_Exercise goal_
Repeat the records below exactly.

Saved entries:
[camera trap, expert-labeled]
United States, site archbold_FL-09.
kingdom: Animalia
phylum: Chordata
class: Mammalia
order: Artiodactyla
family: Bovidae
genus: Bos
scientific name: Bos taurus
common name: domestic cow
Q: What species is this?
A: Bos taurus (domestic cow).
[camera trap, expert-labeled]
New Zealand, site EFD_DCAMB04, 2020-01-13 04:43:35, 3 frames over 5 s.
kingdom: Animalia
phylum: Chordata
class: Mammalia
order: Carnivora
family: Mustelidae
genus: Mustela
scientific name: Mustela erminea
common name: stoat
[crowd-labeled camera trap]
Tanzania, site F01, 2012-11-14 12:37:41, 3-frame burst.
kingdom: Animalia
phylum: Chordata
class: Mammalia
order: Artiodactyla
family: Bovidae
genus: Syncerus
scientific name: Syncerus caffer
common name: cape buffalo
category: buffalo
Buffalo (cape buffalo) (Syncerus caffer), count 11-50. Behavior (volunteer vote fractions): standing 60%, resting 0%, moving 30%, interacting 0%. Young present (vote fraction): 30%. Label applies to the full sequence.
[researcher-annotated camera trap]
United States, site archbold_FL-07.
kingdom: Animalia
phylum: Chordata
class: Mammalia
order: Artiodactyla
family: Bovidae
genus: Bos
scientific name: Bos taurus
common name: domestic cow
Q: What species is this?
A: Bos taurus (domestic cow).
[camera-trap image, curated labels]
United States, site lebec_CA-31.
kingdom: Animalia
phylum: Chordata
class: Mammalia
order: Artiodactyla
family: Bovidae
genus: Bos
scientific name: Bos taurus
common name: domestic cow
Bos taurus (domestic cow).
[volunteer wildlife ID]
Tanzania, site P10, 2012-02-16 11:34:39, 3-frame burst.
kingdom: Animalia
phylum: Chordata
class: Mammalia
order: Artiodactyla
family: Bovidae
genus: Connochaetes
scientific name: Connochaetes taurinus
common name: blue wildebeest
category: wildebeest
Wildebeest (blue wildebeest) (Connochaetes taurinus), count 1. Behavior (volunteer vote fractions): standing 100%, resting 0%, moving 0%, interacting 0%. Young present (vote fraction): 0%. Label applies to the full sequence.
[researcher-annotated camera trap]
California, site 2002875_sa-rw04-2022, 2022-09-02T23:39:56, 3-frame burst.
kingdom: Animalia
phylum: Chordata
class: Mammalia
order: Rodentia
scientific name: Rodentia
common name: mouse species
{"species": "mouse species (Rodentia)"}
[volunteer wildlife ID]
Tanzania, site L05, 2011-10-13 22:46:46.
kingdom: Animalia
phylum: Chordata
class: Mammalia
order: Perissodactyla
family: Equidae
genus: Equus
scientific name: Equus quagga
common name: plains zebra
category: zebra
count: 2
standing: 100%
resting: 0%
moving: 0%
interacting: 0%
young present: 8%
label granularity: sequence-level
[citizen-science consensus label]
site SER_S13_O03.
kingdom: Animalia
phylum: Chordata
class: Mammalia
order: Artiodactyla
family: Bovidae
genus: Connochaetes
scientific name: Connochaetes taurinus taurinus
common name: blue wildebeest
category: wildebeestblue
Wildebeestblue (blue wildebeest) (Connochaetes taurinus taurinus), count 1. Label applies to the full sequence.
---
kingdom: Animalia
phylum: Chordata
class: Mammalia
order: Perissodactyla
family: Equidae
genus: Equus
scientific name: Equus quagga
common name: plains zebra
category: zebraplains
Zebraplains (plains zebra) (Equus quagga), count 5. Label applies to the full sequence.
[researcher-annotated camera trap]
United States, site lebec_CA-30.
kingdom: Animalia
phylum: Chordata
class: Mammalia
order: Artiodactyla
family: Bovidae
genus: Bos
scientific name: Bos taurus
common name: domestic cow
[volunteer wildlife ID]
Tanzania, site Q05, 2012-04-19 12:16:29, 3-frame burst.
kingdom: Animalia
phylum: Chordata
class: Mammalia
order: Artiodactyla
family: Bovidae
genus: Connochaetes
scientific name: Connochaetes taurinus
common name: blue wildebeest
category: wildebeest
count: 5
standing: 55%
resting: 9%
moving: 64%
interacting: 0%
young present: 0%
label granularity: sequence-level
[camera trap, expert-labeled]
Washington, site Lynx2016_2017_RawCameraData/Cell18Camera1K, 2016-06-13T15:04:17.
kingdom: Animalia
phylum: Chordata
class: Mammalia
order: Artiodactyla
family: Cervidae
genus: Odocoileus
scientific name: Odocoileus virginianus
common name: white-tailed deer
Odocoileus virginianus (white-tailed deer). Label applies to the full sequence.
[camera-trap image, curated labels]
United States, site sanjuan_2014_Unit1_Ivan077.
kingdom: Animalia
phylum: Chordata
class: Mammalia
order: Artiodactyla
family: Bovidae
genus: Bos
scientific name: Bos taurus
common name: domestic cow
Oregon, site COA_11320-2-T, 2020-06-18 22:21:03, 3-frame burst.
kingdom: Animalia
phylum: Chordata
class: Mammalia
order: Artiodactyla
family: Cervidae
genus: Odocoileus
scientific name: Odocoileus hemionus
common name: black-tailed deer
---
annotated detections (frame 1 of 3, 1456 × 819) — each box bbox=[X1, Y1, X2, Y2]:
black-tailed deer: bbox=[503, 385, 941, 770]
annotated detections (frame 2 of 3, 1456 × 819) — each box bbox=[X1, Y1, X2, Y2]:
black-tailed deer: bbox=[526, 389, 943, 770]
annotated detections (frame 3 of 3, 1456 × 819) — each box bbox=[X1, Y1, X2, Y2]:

_Task solution_
[camera trap, expert-labeled]
United States, site archbold_FL-09.
kingdom: Animalia
phylum: Chordata
class: Mammalia
order: Artiodactyla
family: Bovidae
genus: Bos
scientific name: Bos taurus
common name: domestic cow
Q: What species is this?
A: Bos taurus (domestic cow).
[camera trap, expert-labeled]
New Zealand, site EFD_DCAMB04, 2020-01-13 04:43:35, 3 frames over 5 s.
kingdom: Animalia
phylum: Chordata
class: Mammalia
order: Carnivora
family: Mustelidae
genus: Mustela
scientific name: Mustela erminea
common name: stoat
[crowd-labeled camera trap]
Tanzania, site F01, 2012-11-14 12:37:41, 3-frame burst.
kingdom: Animalia
phylum: Chordata
class: Mammalia
order: Artiodactyla
family: Bovidae
genus: Syncerus
scientific name: Syncerus caffer
common name: cape buffalo
category: buffalo
Buffalo (cape buffalo) (Syncerus caffer), count 11-50. Behavior (volunteer vote fractions): standing 60%, resting 0%, moving 30%, interacting 0%. Young present (vote fraction): 30%. Label applies to the full sequence.
[researcher-annotated camera trap]
United States, site archbold_FL-07.
kingdom: Animalia
phylum: Chordata
class: Mammalia
order: Artiodactyla
family: Bovidae
genus: Bos
scientific name: Bos taurus
common name: domestic cow
Q: What species is this?
A: Bos taurus (domestic cow).
[camera-trap image, curated labels]
United States, site lebec_CA-31.
kingdom: Animalia
phylum: Chordata
class: Mammalia
order: Artiodactyla
family: Bovidae
genus: Bos
scientific name: Bos taurus
common name: domestic cow
Bos taurus (domestic cow).
[volunteer wildlife ID]
Tanzania, site P10, 2012-02-16 11:34:39, 3-frame burst.
kingdom: Animalia
phylum: Chordata
class: Mammalia
order: Artiodactyla
family: Bovidae
genus: Connochaetes
scientific name: Connochaetes taurinus
common name: blue wildebeest
category: wildebeest
Wildebeest (blue wildebeest) (Connochaetes taurinus), count 1. Behavior (volunteer vote fractions): standing 100%, resting 0%, moving 0%, interacting 0%. Young present (vote fraction): 0%. Label applies to the full sequence.
[researcher-annotated camera trap]
California, site 2002875_sa-rw04-2022, 2022-09-02T23:39:56, 3-frame burst.
kingdom: Animalia
phylum: Chordata
class: Mammalia
order: Rodentia
scientific name: Rodentia
common name: mouse species
{"species": "mouse species (Rodentia)"}
[volunteer wildlife ID]
Tanzania, site L05, 2011-10-13 22:46:46.
kingdom: Animalia
phylum: Chordata
class: Mammalia
order: Perissodactyla
family: Equidae
genus: Equus
scientific name: Equus quagga
common name: plains zebra
category: zebra
count: 2
standing: 100%
resting: 0%
moving: 0%
interacting: 0%
young present: 8%
label granularity: sequence-level
[citizen-science consensus label]
site SER_S13_O03.
kingdom: Animalia
phylum: Chordata
class: Mammalia
order: Artiodactyla
family: Bovidae
genus: Connochaetes
scientific name: Connochaetes taurinus taurinus
common name: blue wildebeest
category: wildebeestblue
Wildebeestblue (blue wildebeest) (Connochaetes taurinus taurinus), count 1. Label applies to the full sequence.
---
kingdom: Animalia
phylum: Chordata
class: Mammalia
order: Perissodactyla
family: Equidae
genus: Equus
scientific name: Equus quagga
common name: plains zebra
category: zebraplains
Zebraplains (plains zebra) (Equus quagga), count 5. Label applies to the full sequence.
[researcher-annotated camera trap]
United States, site lebec_CA-30.
kingdom: Animalia
phylum: Chordata
class: Mammalia
order: Artiodactyla
family: Bovidae
genus: Bos
scientific name: Bos taurus
common name: domestic cow
[volunteer wildlife ID]
Tanzania, site Q05, 2012-04-19 12:16:29, 3-frame burst.
kingdom: Animalia
phylum: Chordata
class: Mammalia
order: Artiodactyla
family: Bovidae
genus: Connochaetes
scientific name: Connochaetes taurinus
common name: blue wildebeest
category: wildebeest
count: 5
standing: 55%
resting: 9%
moving: 64%
interacting: 0%
young present: 0%
label granularity: sequence-level
[camera trap, expert-labeled]
Washington, site Lynx2016_2017_RawCameraData/Cell18Camera1K, 2016-06-13T15:04:17.
kingdom: Animalia
phylum: Chordata
class: Mammalia
order: Artiodactyla
family: Cervidae
genus: Odocoileus
scientific name: Odocoileus virginianus
common name: white-tailed deer
Odocoileus virginianus (white-tailed deer). Label applies to the full sequence.
[camera-trap image, curated labels]
United States, site sanjuan_2014_Unit1_Ivan077.
kingdom: Animalia
phylum: Chordata
class: Mammalia
order: Artiodactyla
family: Bovidae
genus: Bos
scientific name: Bos taurus
common name: domestic cow
Oregon, site COA_11320-2-T, 2020-06-18 22:21:03, 3-frame burst.
kingdom: Animalia
phylum: Chordata
class: Mammalia
order: Artiodactyla
family: Cervidae
genus: Odocoileus
scientific name: Odocoileus hemionus
common name: black-tailed deer
---
annotated detections (frame 1 of 3, 1456 × 819) — each box bbox=[X1, Y1, X2, Y2]:
black-tailed deer: bbox=[503, 385, 941, 770]
annotated detections (frame 2 of 3, 1456 × 819) — each box bbox=[X1, Y1, X2, Y2]:
black-tailed deer: bbox=[526, 389, 943, 770]
annotated detections (frame 3 of 3, 1456 × 819) — each box bbox=[X1, Y1, X2, Y2]:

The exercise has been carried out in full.